From lab dish to deep freeze, into your body
Learn how CSE researchers are "Optimizing the transplant system."
Optimizing the transplant
By Emily Rice
Since her Ph.D. in applied math and subsequent postdoctoral work, Saumya Sinha, an assistant professor of industrial and systems engineering (ISyE) at the University of Minnesota, has been driven by meaningful, high-impact research. Sinha’s work on optimizing the organ transplantation system addresses an important problem: How to design organ allocation systems and policies to improve transplant access?
With regulations always evolving, today’s transplant system is designed to prioritize those who need an organ most urgently. Sinha’s work focuses on optimizing this system.
Most recently the idea of fairness has entered into her work.
“If no transplant hospital is nearby when a deceased donor organ becomes available, that organ is wasted,” she said.
“Equally, some areas of the U.S. do not have any transplant hospitals, so a patient in those areas might not have access to a life-saving transplant.”
Studying these scenarios and their outcomes promotes a transplant system that is geographically and socioeconomically equitable.
Although there have been incremental improvements in federal regulations regarding organ transplants, Sinha noted that “even if regulations remain fixed, their appropriateness will change because the medical field is changing.”
She explained that technological advances, organ transportation, and organ preservation are always improving and evolving. Sinha’s work and collaborative efforts with organizations such as M Health, the NSF Engineering Research Center for Advanced Technologies for the Preservation of Biological Systems (ATP-Bio), and the University of Minnesota Institute for Engineering in Medicine are all about informing positive changes in policy that can lead to system-wide benefits.
Sinha came to her research focus serendipitously.
“I was looking for a postdoc with an applied focus,” she recalled.
“I luckily found an opportunity with someone with a long history of research in healthcare and, in particular, organ transplantation.”
This work had her collaborating with physicians trying to understand how federal regulations impacted the behavior of transplant centers, such as hospitals that perform transplants. At the time, there were a set of regulations physicians claimed were stifling innovation and hurting patients instead of helping them.
“Our work aimed to analyze this mathematically,” she said. “Could we find evidence through mathematical modeling and data analytics to support the physicians’ claim?”
Sinha looks forward to continuing to explore the federal regulations of the organ transplant system.

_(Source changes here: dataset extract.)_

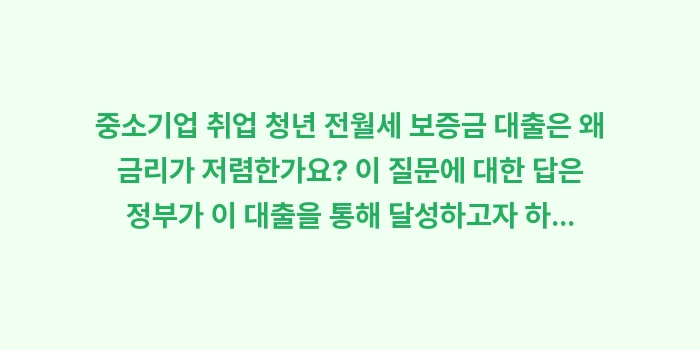 중소기업 취업 청년 전월세 보증금 대출은 왜 금리가 저렴한가요: 중소기업 취업 청년 전월세... (1)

“I am interested in exploring how new regulations are better than what was there before—what are the shortcomings that persist and could modification or other regulations improve upon these aspects?” she remarked. “I’m also excited to explore the technological improvements in transplant biomedicine. Whenever technology evolves, it will affect how the system operates.”
“I am broadly interested in how developments in technology interplay with regulations and allocation strategies in the transplant system as a whole.”
With its long history of operations research and systems level analysis, the world of organ transplant drives research that makes a difference.
“There is a direct practical benefit,” Sinha reflected, “but at the same time, the inherent complexity of the system makes it fertile for methodological innovation. Policymakers recognize the value of the research methods and findings. Even a small improvement is an actual life saved.”